Text extract:
The Rainbow, the Rain, and the Day the Allotment Finally Had a Proper Drink
I want to talk about Thursday. But before I get to Thursday, I need to tell you about Wednesday night, because without Wednesday night, Thursday doesn't make half as much sense.
Wednesday evening, the weather forecast had been muttering about rain. Not just a shower, they said. Proper rain. The kind we need, they said. Well. I have been gardening long enough to know that weather forecasters and allotment holders have a complicated relationship, somewhere between cautious optimism and mild ongoing betrayal. They mean well. I'm sure they do. But we've had quite a week of storms up to that point — short, sharp, biblical-looking things that roll in with tremendous drama, rattle the shed roof, drop a bit of hail on the courgettes as if personally offended by them, and then disappear again in ten minutes flat. The ground barely notices. You walk up the plot half an hour later and it's as dry as a Lincolnshire joke. Which is very dry indeed.
So when Wednesday night came and the sky went black and the thunder rolled and the rain hammered down and the hail bounced off the works window like it had a point to prove, I thought: here we go again. Ten minutes of fury and then nothing. I was already composing the mildly disappointed face I use on these occasions.
But then the storm passed, and I looked outside, and I stopped composing any face at all.
Because there, sitting absolutely brazenly at the end of the road, was the most vivid, most extraordinary rainbow I have seen in sixty years of looking at the sky. And I have seen some rainbows. I like to think I'm a man who appreciates a good rainbow when one turns up. But this. This was something else entirely. Every colour absolutely blazing — red, orange, yellow, green, blue, violet — sharp and clear and so intensely itself that it looked almost unreal, like someone had turned a colour dial somewhere and then snapped it clean off. And the end of it — now this is the part you're not going to believe, but I'm telling you it's true — the end of it was there. Just there. Not off in the vague middle distance where rainbows usually have the decency to stay. Right there, close, practically at the end of the street, sitting in the field like it had popped round for a visit.

Extracted data:
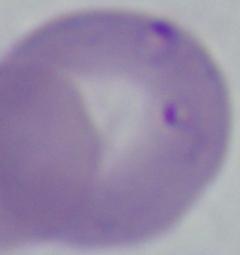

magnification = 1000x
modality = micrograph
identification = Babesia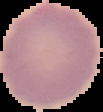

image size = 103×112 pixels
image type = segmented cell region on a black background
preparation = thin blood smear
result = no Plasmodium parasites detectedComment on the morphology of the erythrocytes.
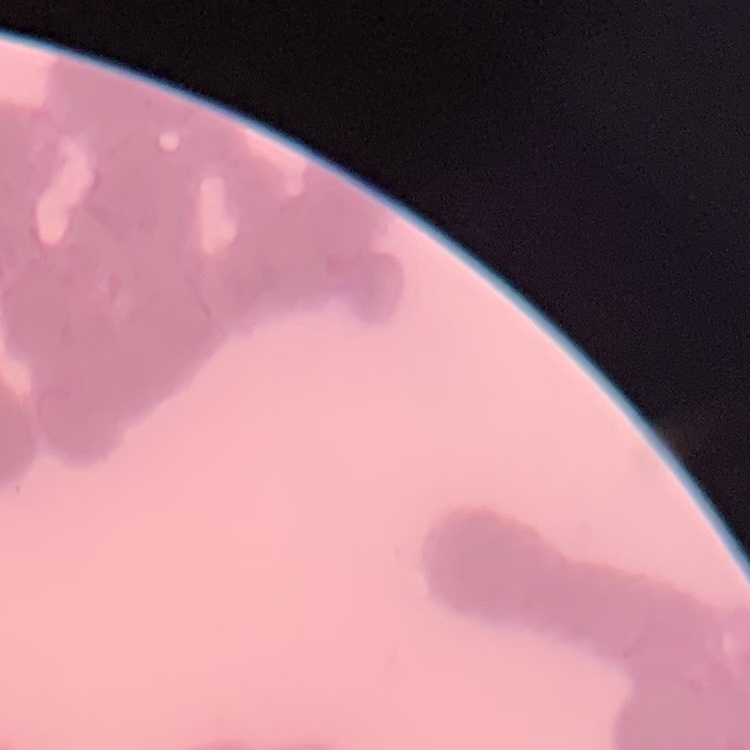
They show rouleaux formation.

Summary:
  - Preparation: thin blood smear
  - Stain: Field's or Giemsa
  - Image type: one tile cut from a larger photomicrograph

Stated problem 1:
From the allotment piece, pull out everything from "The Rainbow, the" down to "as much sense." and copy it word for word.
Stated problem 2:
Decide whether each statement agrees with the allotment piece, giving yes or no plus the deciding words quoted from it: (a) The writer has been looking at the sky for sixty years. (b) During the week's storms, hail landed on the tomatoes. (c) The end of the rainbow stayed far off in the distance.

Exercise solution 1:
The Rainbow, the Rain, and the Day the Allotment Finally Had a Proper Drink
I want to talk about Thursday. But before I get to Thursday, I need to tell you about Wednesday night, because without Wednesday night, Thursday doesn't make half as much sense.

Exercise solution 2:
(a) Yes: "in sixty years of looking at the sky"
(b) No: "drop a bit of hail on the courgettes"
(c) No: "Not off in the vague middle distance where rainbows usually have the decency to stay."